TEXT UNDER STUDY =>
=== Section Start ===

Young crickets won't make noise - only when they are mature do they make noise (and what an irritating thing it is too! :devil: ) They do smell, it has to be said, but less so if you clean them out regularly. Master tweezers - that's all I can say about catching them!
As for the constant supply of mealworms, good idea, a lot of keepers do that - just make sure they are properly gut loaded and dusted and you can't go far wrong! : victory:


----------



## jlbyron2000 (Sep 20, 2010)

*Tank Size*

Wow, A 3ft tank is huge for a juvenile Leo...

My tank is 18x18x18 for my little guy (Well not so little he weights 96g!)

I have 3 hides in there...Never used the canopy that came with it (exo terra)...Ended up not using half stuff i got with it actually:blush:

I bought him fancy exo terra hides and he sits all day in a tuppleware box i made myself with kitchen towel in! I barely see him. He;s kinda a fat lazy git! 

In the beginning i asked a hundred questions...wanted everything perfect...but its quite easy really. I panicked the first week when he ate nothing at all! And even next couple weeks only ate once a week! 

He's fine now...took some settling in..but i rarely see him...only when i get him out myself ..but he's very tame!

For the 3ft tank maybe partition it down the middle?? 2 leos? ? Or get a beardie#???:2thumb: LOL!

Hope your happy with the little guy! They are very sweet!

xx


----------



## Ophexis (Feb 19, 2010)

jlbyron2000 said:


> For the 3ft tank maybe partition it down the middle?? 2 leos? ? Or get a beardie#???:2thumb: LOL!
> xx


A juvenile should do fine in a 3ft vivarium without it being partitioned, providing there are enough hides. However partitioning is an option if the animal is having difficulty feeding or appears distressed by the space.
2 leopard geckos is not a good idea. The OP has not kept leopard geckos before if I remember rightly and so spotting signs of dominance may be difficult for them - which could result in stressed, ill leos, and money spent on another set-up. Not to mention even with keepers with more experience they shouldn't be kept together due to the risk of them falling out/breeding. It is far safer to have 1 leo per vivarium.
And 3ft is debatable for a beardie. A _small_ female is the only thing that could fit in there as the minimum space for a beardie is 8 square feet.

=== Section End ===

SOURCE MATERIAL =>
=== Section Start ===

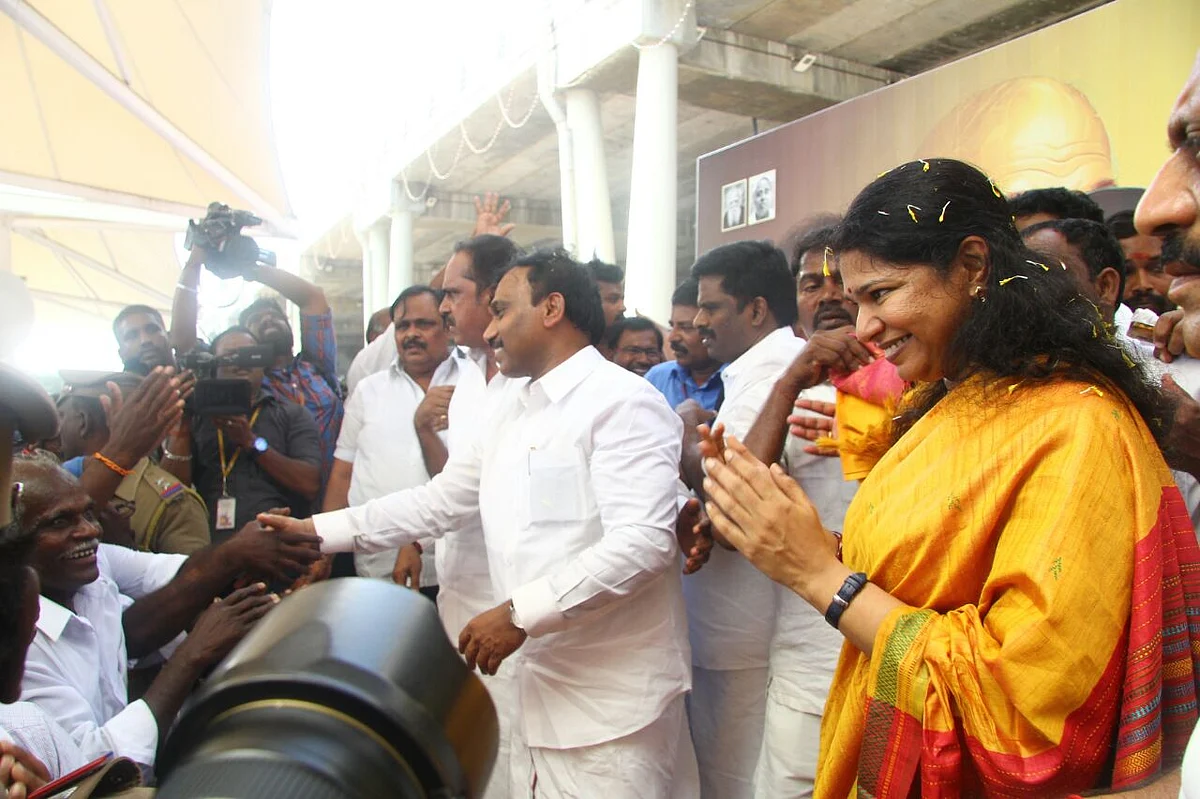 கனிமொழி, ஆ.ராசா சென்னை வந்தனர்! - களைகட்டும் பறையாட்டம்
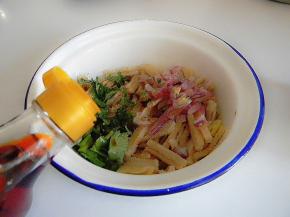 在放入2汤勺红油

=== Section End ===

QUESTIONS TO ANSWER =>
**a.** In the leopard gecko forum thread, list every option jlbyron2000 suggests for the 3ft tank.
**b.** Write the next part of the leopard gecko forum thread, starting after its last sentence.

RESULTS FOR THE EXERCISE =>
**a.**
- Partitioning the tank down the middle
- Keeping 2 leos
- Getting a beardie

**b.**
Besides, Greecko is set on a leo! : victory:


----------



## jlbyron2000 (Sep 20, 2010)

Ophexis said:


> 2 leopard geckos is not a good idea. The OP has not kept leopard geckos before if I remember rightly and so spotting signs of dominance may be difficult for them - which could result in stressed, ill leos, and money spent on another set-up. Not to mention even with keepers with more experience they shouldn't be kept together due to the risk of them falling out/breeding. It is far safer to have 1 leo per vivarium.
> 
> 
> 
> I didnt mean put 2 together...I meant partition it..make it 2 vivs and put one in each viv :2thumb:


----------



## Mozart (Jan 10, 2011)

I'd just make sure I have plenty of hides with that nice amount of space, may be add some deco for climbing / exploring and a juvi will grow healthy and happy.


----------



## Ophexis (Feb 19, 2010)

jlbyron2000 said:


> I didnt mean put 2 together...I meant partition it..make it 2 vivs and put one in each viv :2thumb:


Ahh, thank you for clarifying. :2thumb:


----------



## Greecko (Jan 15, 2011)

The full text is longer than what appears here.